Enter costs by fiscal year. Total costs for the proposed project can include information technology application and infrastructure costs, programming costs, testing, project monitoring, and project management costs. If development and implementation costs will be incurred for only a portion of a fiscal year, estimate the prorated costs for that fiscal year.
Do not include the program-related operational costs in this table; identify only those costs related to the project itself. Expected operational costs changes are captured in the TangibleChanges_1 worksheet (see Step 1 for TangibleChanges_1).
The cells in this table are linked to other worksheet cells and the “Total Project Cost” carries forward to Row II in the third worksheet, InvestmentSummary_3.
Step 2 - Go to the “Character of Project Costs Estimate” table. As in Step 1.4 above, document the type of estimate and the uncertainty associated with the estimates.
3. Go to the Investment Summary worksheet
Step 1 - This sheet contains the final calculated “Investment Summary” with the resulting Return on Investment (ROI) analysis as determined from the data entered in the previous two worksheets. Note that this table is write-protected. You do not need to fill in any cells in this table. However, review the results in the “Investment Summary” table.
The ‘Cost of Capital’ values are obtained from the Technology Review Workgroup’s data that in turn is based on forecasts obtained from the State of Florida’s Office of Economic and Demographic Research. The values in row I ‘Net Savings Resulting from the Project’ and row II ‘Total Project Cost’ are populated from the data that was entered in the previous two worksheets.

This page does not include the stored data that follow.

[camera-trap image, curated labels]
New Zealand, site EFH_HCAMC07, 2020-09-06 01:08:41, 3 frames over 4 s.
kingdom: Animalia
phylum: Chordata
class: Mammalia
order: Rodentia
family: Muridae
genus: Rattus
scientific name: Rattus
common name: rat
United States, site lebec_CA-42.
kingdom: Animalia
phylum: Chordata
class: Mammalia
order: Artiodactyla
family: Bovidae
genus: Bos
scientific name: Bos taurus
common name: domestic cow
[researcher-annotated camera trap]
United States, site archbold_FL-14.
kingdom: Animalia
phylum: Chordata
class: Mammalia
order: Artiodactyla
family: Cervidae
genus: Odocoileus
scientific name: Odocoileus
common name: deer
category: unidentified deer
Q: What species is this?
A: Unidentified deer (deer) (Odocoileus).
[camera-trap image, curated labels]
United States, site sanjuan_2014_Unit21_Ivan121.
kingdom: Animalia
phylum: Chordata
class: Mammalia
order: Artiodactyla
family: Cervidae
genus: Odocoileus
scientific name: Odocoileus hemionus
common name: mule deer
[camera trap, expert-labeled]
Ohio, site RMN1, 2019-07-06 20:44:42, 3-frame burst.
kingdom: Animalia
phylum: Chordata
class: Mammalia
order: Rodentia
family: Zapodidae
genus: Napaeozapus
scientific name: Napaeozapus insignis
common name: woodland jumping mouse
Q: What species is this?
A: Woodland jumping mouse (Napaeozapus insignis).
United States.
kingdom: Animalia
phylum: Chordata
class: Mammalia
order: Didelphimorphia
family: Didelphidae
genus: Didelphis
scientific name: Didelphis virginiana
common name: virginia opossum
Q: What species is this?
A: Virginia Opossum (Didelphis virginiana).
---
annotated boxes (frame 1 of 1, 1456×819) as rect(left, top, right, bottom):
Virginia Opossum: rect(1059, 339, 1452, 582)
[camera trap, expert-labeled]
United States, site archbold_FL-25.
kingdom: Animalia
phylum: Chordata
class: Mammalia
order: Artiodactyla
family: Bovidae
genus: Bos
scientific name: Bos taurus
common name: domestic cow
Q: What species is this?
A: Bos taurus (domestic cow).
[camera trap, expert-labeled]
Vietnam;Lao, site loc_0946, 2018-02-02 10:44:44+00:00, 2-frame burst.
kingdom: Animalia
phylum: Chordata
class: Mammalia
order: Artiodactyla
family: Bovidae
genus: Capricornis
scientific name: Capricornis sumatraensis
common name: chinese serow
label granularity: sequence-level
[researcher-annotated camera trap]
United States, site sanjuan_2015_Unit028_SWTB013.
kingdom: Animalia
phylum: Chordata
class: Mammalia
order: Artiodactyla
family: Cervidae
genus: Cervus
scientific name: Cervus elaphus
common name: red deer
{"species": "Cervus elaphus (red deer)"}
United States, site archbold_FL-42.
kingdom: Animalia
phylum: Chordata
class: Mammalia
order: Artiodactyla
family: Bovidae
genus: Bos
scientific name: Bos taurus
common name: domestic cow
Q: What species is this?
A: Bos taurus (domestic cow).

The ‘Return on Investment’ (row III) is the difference between the Net Savings and Total Costs. The ‘Payback Period’ (row IV) is the period of time required to recoup the investment costs. The Breakeven Fiscal Year (row V) is the fiscal year when the project’s tangible benefits recoup costs.
The Net Present Value (NPV) and Internal Rate of Return (IRR) (rows VI and VII) are measures of the time value of money. The NPV provides the future net cash flow of the project in today’s dollars and is calculated from balancing the future benefit inflows against the project’s cost outlays. IRR is defined as the discount rate which makes the net present value of a project equal to zero.
The IRR calculation considers the positive and negative cash flows from a proposed project and generates an interest rate. This rate represents the value another investment would need to generate in order to be equivalent to the cash flows of the investment being considered. You can think of IRR as the rate of growth a project is expected to generate. Generally speaking, the higher a project's internal rate of return, the more desirable it is to undertake the project.
Note: If the project is a cost-only business case or a cost of ownership analysis, it will not have a tangible benefit to payback the project’s costs. In these situations, the Payback Period, NPV, and IRR measures typically are not useful.
Step 2 - Complete the “Proposed Funding Sources for Project Costs by Fiscal Year” if known. Identify each of the prospective funding sources and enter the funding levels expected from each source. The totals should reflect the amounts required from each source by fiscal year. This will indicate whether existing funding sources are adequate or available and whether additional funds will be required.